Data section –
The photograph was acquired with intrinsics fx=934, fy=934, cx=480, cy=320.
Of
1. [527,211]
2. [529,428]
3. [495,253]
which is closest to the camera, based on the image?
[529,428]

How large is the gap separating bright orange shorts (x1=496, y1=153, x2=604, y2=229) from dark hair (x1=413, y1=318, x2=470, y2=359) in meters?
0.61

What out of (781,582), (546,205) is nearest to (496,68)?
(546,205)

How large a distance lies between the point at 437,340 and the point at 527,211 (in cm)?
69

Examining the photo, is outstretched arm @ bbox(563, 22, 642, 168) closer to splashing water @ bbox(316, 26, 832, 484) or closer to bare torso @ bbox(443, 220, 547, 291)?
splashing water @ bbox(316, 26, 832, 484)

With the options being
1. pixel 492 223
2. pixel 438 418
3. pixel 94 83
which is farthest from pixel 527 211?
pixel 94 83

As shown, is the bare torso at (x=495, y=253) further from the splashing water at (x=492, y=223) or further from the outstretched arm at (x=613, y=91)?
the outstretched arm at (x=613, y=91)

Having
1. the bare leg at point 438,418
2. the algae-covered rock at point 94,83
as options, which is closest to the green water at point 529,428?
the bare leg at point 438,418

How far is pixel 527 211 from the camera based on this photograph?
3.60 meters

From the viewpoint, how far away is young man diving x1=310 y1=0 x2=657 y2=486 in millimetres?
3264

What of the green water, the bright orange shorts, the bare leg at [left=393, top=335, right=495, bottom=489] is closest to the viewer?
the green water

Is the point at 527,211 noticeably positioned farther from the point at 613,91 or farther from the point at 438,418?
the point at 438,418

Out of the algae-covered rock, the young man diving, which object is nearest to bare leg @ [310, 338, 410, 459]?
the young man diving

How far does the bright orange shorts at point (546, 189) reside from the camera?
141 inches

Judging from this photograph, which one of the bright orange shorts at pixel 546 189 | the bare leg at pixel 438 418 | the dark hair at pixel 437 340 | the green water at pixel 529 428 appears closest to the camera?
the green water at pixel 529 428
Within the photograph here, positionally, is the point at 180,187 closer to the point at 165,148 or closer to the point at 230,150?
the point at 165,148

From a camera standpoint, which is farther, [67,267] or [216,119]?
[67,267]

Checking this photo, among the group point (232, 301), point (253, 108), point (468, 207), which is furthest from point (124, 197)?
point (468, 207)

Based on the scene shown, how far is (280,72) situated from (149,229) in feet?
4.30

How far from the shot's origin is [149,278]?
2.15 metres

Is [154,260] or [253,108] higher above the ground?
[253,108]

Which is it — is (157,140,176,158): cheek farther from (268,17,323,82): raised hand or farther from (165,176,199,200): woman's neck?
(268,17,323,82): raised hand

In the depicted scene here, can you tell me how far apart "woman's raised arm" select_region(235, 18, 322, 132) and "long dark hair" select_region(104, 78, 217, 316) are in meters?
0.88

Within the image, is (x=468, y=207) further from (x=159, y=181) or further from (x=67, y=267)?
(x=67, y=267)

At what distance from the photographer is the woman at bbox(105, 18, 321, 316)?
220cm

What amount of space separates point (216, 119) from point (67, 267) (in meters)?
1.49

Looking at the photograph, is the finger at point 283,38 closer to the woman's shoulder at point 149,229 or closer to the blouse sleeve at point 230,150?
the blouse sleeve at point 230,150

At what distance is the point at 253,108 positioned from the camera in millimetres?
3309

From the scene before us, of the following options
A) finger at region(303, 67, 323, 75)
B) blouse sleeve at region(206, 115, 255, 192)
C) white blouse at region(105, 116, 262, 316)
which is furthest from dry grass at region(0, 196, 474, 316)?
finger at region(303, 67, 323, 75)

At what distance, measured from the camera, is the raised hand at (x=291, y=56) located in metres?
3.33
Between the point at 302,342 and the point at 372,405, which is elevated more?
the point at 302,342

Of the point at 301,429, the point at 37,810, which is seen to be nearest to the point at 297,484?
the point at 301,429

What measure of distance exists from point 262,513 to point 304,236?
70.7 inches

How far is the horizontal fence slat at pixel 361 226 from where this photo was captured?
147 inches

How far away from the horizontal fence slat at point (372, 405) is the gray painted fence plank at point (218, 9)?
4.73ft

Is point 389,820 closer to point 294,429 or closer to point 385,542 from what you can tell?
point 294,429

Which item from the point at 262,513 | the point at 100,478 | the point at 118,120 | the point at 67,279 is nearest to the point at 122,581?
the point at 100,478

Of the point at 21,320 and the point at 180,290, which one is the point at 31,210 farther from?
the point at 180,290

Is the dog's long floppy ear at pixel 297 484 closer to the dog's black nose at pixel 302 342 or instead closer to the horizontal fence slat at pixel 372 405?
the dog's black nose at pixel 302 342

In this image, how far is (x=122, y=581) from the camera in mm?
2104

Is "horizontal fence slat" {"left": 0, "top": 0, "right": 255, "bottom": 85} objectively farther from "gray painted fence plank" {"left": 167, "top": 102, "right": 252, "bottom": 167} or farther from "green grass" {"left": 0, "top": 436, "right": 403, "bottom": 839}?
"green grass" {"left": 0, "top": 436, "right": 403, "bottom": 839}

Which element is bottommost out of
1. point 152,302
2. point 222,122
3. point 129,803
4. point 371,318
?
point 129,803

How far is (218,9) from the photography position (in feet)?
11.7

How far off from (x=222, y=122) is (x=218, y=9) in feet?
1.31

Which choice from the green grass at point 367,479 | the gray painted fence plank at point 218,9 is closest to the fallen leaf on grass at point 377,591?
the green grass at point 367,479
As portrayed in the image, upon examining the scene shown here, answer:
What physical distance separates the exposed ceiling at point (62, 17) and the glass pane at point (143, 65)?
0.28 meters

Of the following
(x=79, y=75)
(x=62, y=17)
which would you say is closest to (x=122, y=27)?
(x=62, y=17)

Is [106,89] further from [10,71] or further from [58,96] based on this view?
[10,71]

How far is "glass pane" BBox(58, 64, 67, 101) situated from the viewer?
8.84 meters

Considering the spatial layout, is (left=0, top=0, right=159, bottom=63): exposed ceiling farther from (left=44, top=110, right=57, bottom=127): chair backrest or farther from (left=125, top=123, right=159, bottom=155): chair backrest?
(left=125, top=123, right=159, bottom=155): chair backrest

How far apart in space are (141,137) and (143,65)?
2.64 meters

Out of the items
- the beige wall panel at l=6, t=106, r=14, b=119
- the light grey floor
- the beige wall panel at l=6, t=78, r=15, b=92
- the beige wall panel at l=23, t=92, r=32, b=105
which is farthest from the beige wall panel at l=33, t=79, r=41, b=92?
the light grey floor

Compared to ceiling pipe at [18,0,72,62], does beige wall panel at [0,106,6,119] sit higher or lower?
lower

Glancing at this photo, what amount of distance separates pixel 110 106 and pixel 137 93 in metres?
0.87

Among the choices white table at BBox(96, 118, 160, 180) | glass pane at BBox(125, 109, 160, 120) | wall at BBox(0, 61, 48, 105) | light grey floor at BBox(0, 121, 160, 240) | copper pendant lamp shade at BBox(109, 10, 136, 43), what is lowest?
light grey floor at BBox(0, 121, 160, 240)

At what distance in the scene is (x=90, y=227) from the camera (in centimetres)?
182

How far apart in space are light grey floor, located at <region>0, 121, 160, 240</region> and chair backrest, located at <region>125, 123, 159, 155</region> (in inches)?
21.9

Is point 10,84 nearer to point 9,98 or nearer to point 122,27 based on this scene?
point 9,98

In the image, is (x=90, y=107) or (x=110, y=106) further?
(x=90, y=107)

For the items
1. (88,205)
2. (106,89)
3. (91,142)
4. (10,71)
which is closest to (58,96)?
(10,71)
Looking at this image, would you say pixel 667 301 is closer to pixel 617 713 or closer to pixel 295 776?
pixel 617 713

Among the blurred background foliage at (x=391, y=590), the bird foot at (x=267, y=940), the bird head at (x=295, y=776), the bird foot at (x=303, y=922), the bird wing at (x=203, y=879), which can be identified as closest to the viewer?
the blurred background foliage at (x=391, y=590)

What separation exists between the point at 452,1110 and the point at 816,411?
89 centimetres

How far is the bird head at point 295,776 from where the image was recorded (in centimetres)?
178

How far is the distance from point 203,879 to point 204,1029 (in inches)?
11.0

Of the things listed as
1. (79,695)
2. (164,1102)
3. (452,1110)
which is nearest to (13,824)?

Exercise goal – Copy out the rows again word for word, from the line with "Which element is bottommost out of" to the line with "0.28 meters", including both of those lines.

Expected answer –
Which element is bottommost out of
1. point 152,302
2. point 222,122
3. point 129,803
4. point 371,318
?
point 129,803

How far is (218,9) from the photography position (in feet)?
11.7

How far off from (x=222, y=122) is (x=218, y=9) in feet?
1.31

Which choice from the green grass at point 367,479 | the gray painted fence plank at point 218,9 is closest to the fallen leaf on grass at point 377,591?
the green grass at point 367,479
As portrayed in the image, upon examining the scene shown here, answer:
What physical distance separates the exposed ceiling at point (62, 17) and the glass pane at point (143, 65)?
0.28 meters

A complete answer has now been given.